Однако всё это дичь, и они дураки,
а мы невменяемы только для них.
Так что лучше прослыть дураком и сидеть весь остаток жизни
поднадзорным таким глухарём, воплощением тихого смысла,
и тихонько попискивать Богу о том, что ты видишь:
порой, иногда —
Чаадаев нас понял бы. Но посмотри, как занимается запад
пламенем новым, идущим от тех лагерей, что построил святитель,
и как в наших краях, где бытует народ,
скорее похожий на оборотня
(так выглядит образ его),
проявляются новые части, с печатями, с патиной смерти.
Однако не все письма написаны, а сумасшедший всё жив.
Сокольники в летние дни не так многолюдны, как кажется.
Там хорошо посидеть, в небо смотря и молясь
об обрученье церквей, зарубежной и патриархийной,
как о здравии молятся.
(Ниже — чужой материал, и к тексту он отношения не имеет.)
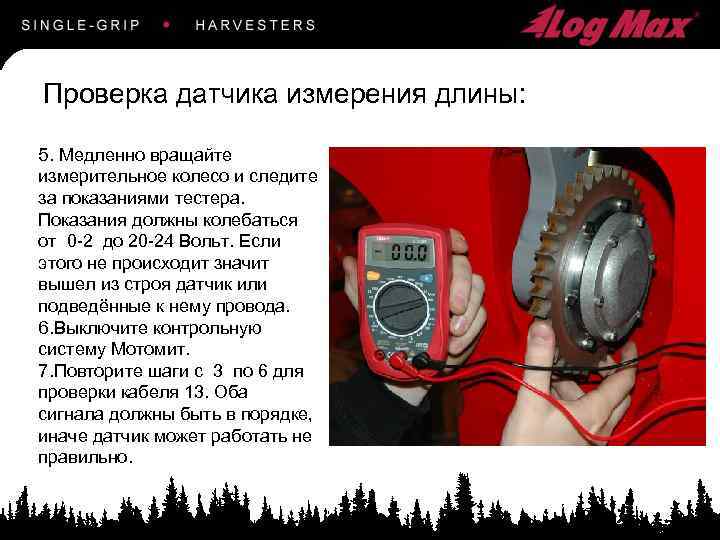 SINGLE-GRIP • HARVESTERS

Log Max

Проверка датчика измерения длины:

5. Медленно вращайте измерительное колесо и следите за показаниями тестера. Показания должны колебаться от 0-2 до 20-24 Вольт. Если этого не происходит значит вышел из строя датчик или подведённые к нему провода.
6.Выключите контрольную систему Мотомит.
7.Повторите шаги с 3 по 6 для проверки кабеля 13. Оба сигнала должны быть в порядке, иначе датчик может работать не правильно.

00.0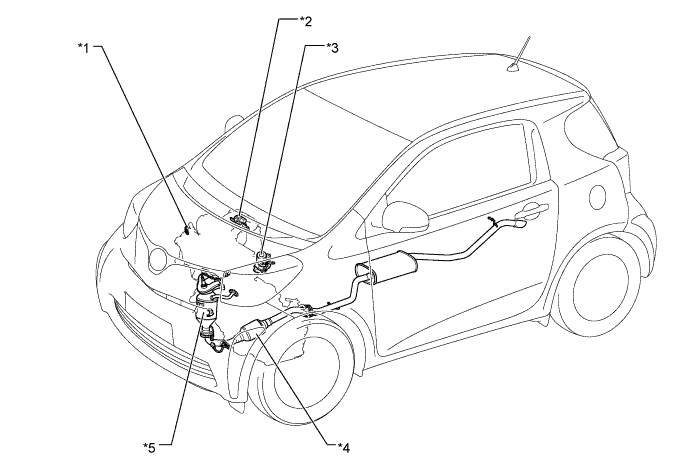 *1
*2
*3
*5
*4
Жизнь как вера — она всё-таки есть,
и юродство не так уж вредит ей, хотя все мы виновны
в скоморошестве разума.
Третья
Пугачёвщина необратима, как заражение крови —
богоискательство, самосожжение совести.
Переворот Пугачёву не брат.
Так что же нам делать, Макс, ведь и мы невозвратно больные,
без рангов, чинов и даже без высшего образования.
А было бы славно — подумай! — стать неким идальго.
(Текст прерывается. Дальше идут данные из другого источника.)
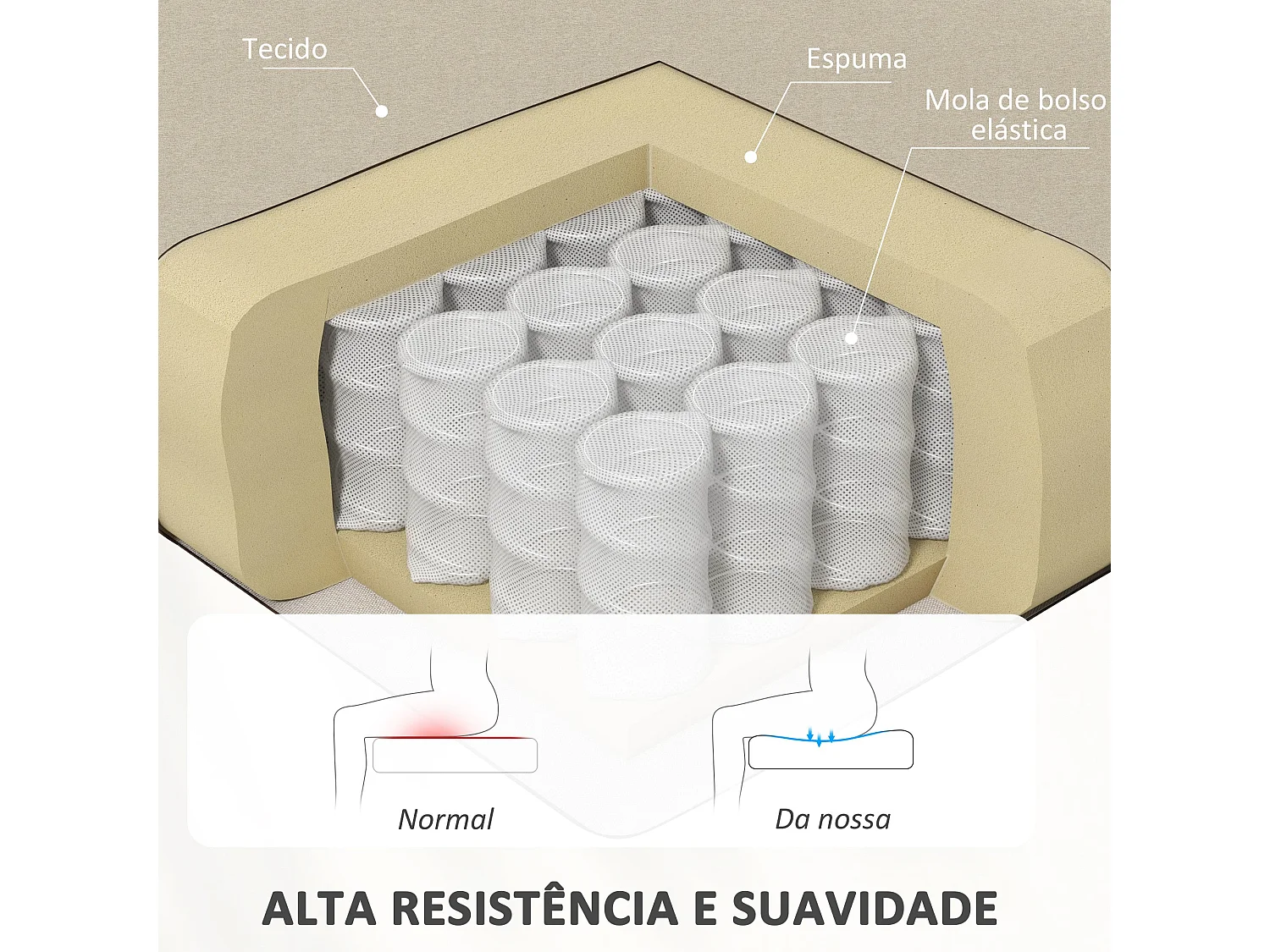 Tecido

Espuma

Mola de bolso elástica

Normal

Da nossa

ALTA RESISTÊNCIA E SUAVIDADE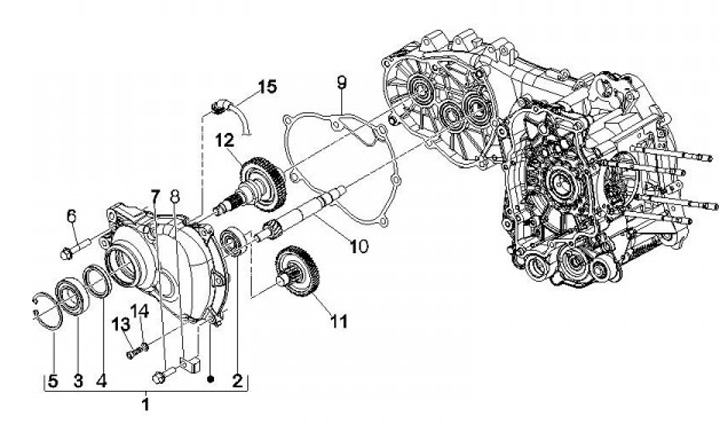 15
9
12
7
8
6
10
11
14
13
5
3
4
2
1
В Москве, в сердце новой империи, кровных сношений
в сетях круговой поруки, растущей, как
некое щупальце, из вещих стенаний
о том, чего нет, да и быть-то совсем не должно, а поди ж ты… —
в сей Москве, в городе вечногорящем —
живы только младенцы кричащие да наши с тобою останки;
надежда на партизанщину нового рода —
липкое платье новорождённой
истории, ещё рыдающей перед Святыми Дарами
у памяти на руках,
в масоном заложенном храме,
освящённом по православному чину.
Но Бог непредвзят, я знаю это наверняка, как дышу,
и огнь его синий, высокий входит остро в сердца —
после двоятся они,
разрываясь от жажды поверить Христу
и от кровосмешения правды земной.
Кириллов и Шатов мертвы, а жив эсер Николай Чайковский.
Пожираются вёрсты и времена, вскрываются письма из ссылки,
они подтверждают особым наречьем,
что там, в отдалённых местах,
зарождается новое царство. А здесь, в ограниченном мире,
больше галлюцинаций и домыслов. Сюда надвигается ветер,
опьяняющий пасмурный ветер под небом приморским,
в Москве невозможным, но приходящим сюда
накануне больших изменений.
Галлюцинации носятся, и порою они
более плотны, чем кажется нам.
Что нам до их лупоглазых явлений,
не стоящих даже прохода в метро.
Память плачет как мать;
понятие памяти можно считать материнским.
Но переломленный луч света падает на зрачок,
в нём вызывая некое столпотворенье
имён и фамилий, поди ж ты…
За голубыми горами, под голубиною книгой,
в доме блаженном, что сокрыт горами и хворостом, —
всё населенье земли.
И не оттуда ли то чёрно-жёлтое племя с флагом нелепым,
юродство без смысла,
жажда отдельности и распадение в прах,
чтобы ветер гражданской войны
разделил чёрно-жёлтых и белых, и после, на вечные веки,
до скончания мира шла война эта в нашей с тобою крови,
шло всё это казачество, это махновство,
и пугачёвщина продолжалась,
как ни души. Ею Россия живёт, и пока пугачёвщина есть,
будет слышен стук молота, взятого Ноем, чтобы построить ковчег.